A couple of years ago, at a book festival, I was interviewing an eminent Irish doctor. His very firm view was that the process of dying had been wrenched from familial control and subjected to unwarranted medicalisation. He thought “striving officiously to keep alive” was far from the optimum response when the life in question had been well-run and reached a natural conclusion.

Yet handing back control to the nearest and dearest of the about to depart is not without its own attendant risks. Many relatives actively connive in demanding procedures when they can inevitably only prolong agony – whether physical or mental. Many choose to ignore the very specific wish of their loved one that their organs be deployed to alleviate other human distress.

In recent years we have seen heart-wrenching examples of parents who demanded their infant be kept alive, or dispatched to foreign parts for experimental treatment, when the medical team most intimately involved have counselled that further intervention would be both pointless and not in the best interests of the child.

The “whose life is it anyway?” conundrum is most acutely relevant in the other high-profile cases of recent times when people suffering from desperately debilitating conditions conclude that their life is not worth living, but whose cries of impotent distress are thwarted by politicians or those with a theological axe to grind. I can see no scenario where we should feel proud of forcing people to travel abroad in order to extinguish an impoverished facsimile of life, a mortal coil being shuffled off only to avoid a living death.

Life expectancy has improved for most people, and broadly that is to be welcomed.

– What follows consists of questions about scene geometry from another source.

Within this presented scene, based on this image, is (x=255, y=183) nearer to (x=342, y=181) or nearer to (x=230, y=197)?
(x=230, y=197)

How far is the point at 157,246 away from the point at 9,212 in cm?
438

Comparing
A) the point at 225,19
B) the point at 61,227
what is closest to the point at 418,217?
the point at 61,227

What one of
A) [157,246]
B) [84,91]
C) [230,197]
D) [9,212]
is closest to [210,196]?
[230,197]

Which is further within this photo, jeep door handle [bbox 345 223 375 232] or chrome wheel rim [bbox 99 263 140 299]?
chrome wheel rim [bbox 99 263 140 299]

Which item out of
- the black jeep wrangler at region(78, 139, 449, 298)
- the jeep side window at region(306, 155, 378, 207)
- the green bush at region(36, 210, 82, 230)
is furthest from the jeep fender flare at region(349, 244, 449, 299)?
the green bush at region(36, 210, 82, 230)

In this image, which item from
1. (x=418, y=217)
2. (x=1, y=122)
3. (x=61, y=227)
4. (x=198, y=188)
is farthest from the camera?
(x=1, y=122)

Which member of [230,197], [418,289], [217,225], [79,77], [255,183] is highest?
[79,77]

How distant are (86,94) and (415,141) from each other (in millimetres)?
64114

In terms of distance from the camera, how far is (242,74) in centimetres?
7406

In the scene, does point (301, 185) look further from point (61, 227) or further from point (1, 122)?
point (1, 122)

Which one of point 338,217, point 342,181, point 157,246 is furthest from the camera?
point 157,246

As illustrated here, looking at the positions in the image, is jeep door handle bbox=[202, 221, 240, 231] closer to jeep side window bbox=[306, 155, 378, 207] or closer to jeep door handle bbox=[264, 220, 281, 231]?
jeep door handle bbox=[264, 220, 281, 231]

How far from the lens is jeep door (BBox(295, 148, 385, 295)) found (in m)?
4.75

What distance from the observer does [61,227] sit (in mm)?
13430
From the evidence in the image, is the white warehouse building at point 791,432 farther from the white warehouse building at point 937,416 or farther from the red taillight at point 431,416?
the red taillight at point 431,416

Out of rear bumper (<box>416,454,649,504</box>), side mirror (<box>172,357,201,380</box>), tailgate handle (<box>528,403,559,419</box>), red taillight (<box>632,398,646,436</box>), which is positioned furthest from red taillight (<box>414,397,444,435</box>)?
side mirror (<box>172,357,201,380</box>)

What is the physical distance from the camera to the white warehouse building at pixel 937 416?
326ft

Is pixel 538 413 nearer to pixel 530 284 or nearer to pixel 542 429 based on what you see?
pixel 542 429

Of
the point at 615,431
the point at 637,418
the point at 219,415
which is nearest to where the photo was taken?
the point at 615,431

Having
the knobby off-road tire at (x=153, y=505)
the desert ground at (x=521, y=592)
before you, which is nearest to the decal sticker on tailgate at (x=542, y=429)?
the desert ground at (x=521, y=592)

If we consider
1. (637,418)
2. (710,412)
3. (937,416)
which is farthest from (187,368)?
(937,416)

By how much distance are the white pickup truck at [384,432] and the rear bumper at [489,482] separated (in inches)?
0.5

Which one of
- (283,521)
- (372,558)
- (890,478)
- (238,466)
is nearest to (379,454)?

Yet the bald statistics do not factor in quality of life. There are 80-somethings rejoicing in their ability to still run half marathons. There are others locked in the torment of advancing dementia.

Kenneth Roy bemoaned the fact that he left our world aged 73. “I’ve never thought of 73 as an age to die,” he wrote. “It’s a score in an Open Championship, respectable enough but on the fringes of contention at best.” But arguably it’s not the time you are allotted so much as what you do with it. Roy may have felt cheated of another decade or so. But he packed an impressive amount into his three score years and three.